TEXT EXTRACT

___

Ethan Jackson [Wed, 13 Jul 2011 23:20:24 +0000 (16:20 -0700)]
nicira-ext: Generalize nx_mp_fields into nx_hash_fields.
Future patches will use nx_hash_fields for non-multipath related
actions. This patch renames nx_mp_fields and creates a new
flow_hash_fields() function.
Ben Pfaff [Fri, 15 Jul 2011 18:25:14 +0000 (11:25 -0700)]
ovsdb: Log when remote connections are deconfigured.
Recently I helped debug a scenario where ovsdb-server connected to a remote
manager, then ovs-vsctl deleted the remote manager and soon after re-added
it. The log was difficult to interpret because it showed two successful
connection attempts to the same remote without showing a reason why the
connection was dropped in the first place. Adding this log message would
make it clear that the configuration changed to remove that remote
connection in the meantime.
Ben Pfaff [Wed, 6 Jul 2011 17:26:57 +0000 (10:26 -0700)]
ovs-bugtool: Add an OVSDB snapshot to ovs-bugtool output.
The ovs-bugtool output already includes a copy of the configuration
database file, but this file omits many instantaneous details. For
example, it does not include any information about controller connection
status or interface statistics. This commit adds a snapshot of the
database contents that does include these details.
Ben Pfaff [Wed, 6 Jul 2011 17:43:03 +0000 (10:43 -0700)]
ovs-bugtool: Add plugins previously used only under XenServer.
All of the xen-bugtool plugins that OVS has previously installed only under
XenServer are equally useful with Debian and other distributions, so
this commit installs and uses them everywhere.

___

EXTRACTED DATA
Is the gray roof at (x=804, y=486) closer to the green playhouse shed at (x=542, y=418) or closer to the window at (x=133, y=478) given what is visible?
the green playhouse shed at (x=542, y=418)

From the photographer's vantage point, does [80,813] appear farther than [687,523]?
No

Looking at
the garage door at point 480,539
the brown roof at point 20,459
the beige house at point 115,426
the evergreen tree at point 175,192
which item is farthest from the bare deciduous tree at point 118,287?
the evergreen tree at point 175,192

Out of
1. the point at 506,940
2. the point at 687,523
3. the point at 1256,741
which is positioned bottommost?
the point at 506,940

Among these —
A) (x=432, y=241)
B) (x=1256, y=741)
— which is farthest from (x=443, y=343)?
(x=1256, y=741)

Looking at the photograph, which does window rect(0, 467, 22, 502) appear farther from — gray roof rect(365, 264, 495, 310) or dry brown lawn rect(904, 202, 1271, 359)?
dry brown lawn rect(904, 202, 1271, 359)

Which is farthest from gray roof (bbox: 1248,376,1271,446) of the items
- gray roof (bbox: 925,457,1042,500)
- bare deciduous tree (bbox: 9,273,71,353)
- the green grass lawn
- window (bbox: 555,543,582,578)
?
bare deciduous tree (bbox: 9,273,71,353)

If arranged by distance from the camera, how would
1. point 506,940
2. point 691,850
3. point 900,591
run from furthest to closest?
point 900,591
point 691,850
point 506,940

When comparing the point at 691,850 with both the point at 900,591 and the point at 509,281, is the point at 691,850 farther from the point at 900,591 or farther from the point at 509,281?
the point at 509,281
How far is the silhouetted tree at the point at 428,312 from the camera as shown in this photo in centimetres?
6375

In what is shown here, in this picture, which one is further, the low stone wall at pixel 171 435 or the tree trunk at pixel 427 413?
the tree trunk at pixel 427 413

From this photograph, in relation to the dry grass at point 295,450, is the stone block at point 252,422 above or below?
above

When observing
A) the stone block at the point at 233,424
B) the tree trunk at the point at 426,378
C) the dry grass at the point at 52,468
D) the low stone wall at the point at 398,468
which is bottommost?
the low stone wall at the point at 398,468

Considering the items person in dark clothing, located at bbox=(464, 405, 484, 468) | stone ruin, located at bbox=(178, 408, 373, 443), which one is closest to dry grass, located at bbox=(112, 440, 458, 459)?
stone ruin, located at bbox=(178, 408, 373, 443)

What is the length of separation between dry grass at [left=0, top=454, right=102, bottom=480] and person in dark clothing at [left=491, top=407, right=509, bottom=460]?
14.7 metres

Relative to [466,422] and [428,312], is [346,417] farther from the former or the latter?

___

STATED GOAL A
In the commit log, why was a log message added for when remote connections are deconfigured?
STATED GOAL B
List every line of the records that contains the string "bbox", where case counts.

REPLY A
While debugging, the log showed two successful connections to the same remote but no reason for the drop between them. The new message makes it clear that the configuration changed to remove that remote connection in the meantime.

REPLY B
Which is farthest from gray roof (bbox: 1248,376,1271,446) of the items
- gray roof (bbox: 925,457,1042,500)
- bare deciduous tree (bbox: 9,273,71,353)
- window (bbox: 555,543,582,578)
bare deciduous tree (bbox: 9,273,71,353)
Considering the items person in dark clothing, located at bbox=(464, 405, 484, 468) | stone ruin, located at bbox=(178, 408, 373, 443), which one is closest to dry grass, located at bbox=(112, 440, 458, 459)?
stone ruin, located at bbox=(178, 408, 373, 443)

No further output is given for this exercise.